I could find similar questions to this, but I could not find the answer that I expect to this particular case.

public int getIndex(){
    for(int x = 0; x < 5; x++) {
        return x;
    }
}

When I execute this code, I got a compilation error saying "Missing return statement". But, as per my knowledge, it is very clear that the code within the for loop will execute without any doubts due to the first time, x=0. So, there is no case not to execute the code inside the for loop for this particular case. So, why do we need to declare an extra return statement outside the for loop also?.

Unlike you, the compiler is unable to (or rather, does not try to) determine that the loop executes at least once.

The specific rules around this are given in JLS 14.21 . In particular:

A basic for statement can complete normally iff at least one of the following is true:

  • The for statement is reachable, there is a condition expression, and the condition expression is not a constant expression (§15.28) with value true.

  • There is a reachable break statement that exits the for statement.

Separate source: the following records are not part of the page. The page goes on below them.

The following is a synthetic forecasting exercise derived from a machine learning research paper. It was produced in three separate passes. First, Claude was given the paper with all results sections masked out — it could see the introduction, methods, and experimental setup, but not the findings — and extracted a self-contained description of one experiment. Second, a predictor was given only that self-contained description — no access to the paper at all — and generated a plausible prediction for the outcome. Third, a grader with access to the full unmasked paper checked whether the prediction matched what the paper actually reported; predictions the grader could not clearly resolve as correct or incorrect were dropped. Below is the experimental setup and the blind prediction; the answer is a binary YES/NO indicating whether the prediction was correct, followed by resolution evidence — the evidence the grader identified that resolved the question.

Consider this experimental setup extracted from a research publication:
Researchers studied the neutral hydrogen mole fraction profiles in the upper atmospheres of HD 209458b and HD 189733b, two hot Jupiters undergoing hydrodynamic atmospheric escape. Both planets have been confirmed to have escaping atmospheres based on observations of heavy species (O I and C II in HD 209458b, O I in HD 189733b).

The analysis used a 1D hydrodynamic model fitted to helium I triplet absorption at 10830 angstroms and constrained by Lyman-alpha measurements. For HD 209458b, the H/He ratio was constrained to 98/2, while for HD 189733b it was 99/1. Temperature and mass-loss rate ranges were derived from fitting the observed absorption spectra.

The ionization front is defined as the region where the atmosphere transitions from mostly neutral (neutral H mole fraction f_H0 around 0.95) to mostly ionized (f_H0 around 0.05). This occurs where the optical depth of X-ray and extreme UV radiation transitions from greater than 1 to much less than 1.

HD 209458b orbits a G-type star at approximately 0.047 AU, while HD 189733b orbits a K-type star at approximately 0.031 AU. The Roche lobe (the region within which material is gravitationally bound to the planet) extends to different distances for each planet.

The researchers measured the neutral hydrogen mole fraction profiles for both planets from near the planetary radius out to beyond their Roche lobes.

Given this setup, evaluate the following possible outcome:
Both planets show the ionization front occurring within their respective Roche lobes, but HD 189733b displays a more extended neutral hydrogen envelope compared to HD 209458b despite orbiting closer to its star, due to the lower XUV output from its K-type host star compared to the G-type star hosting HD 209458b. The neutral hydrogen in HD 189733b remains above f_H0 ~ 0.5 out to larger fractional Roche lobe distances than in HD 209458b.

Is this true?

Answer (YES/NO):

The contained statement is reachable iff the for statement is reachable and the condition expression is not a constant expression whose value is false.

You don't have a constant condition expression, so, the compiler considers that such a for loop can complete normally, hence the statements after it are reachable.

It would work without a further return statement if the i < 5 were a constant expression, such as true .

public int getIndex(){
    for(int x = 0; true; x++) {
        return x;
    }
}

The compiler could determine that your original loop never completed normally, given far more complicated rules about reachability, but the practical use cases of this are so small that it would not justify the complexity.

This is because JVM have no idea about conditional break you will use inside the loop. For example :

public static int getIndex(){
  for(int x=0; x<5;x++){
    if(x<5) continue;
    return x;
  }
  return 6;
}

Here it's clear that without a return outside the loop you could miss return statement inside loop

I suggest that your example isn't real, But you can change it to do-while without compilation errors:

public static int getIndex() {
    int x = 0;
    do {
        return x++;         
    } while (x < 5);
}

in your function

- This method must return a result of type int

error generation

bcz

public static int getIndex(){
        for(int x = 0; x < 5; x++) {
            return x;
        }  
    }

not have specify return value out side function Default return

public static int getIndex(){
        for(int x = 0; x < 5; x++) {
            return x;
        }  
       return 0; <---------
    }

These conditions are not understandable at compile time, whereas at runtime they are understood by JVM. But for the code to compile it requires a return statement outside the for-loop. So to get the code compiled, you must have a return statement theoretically.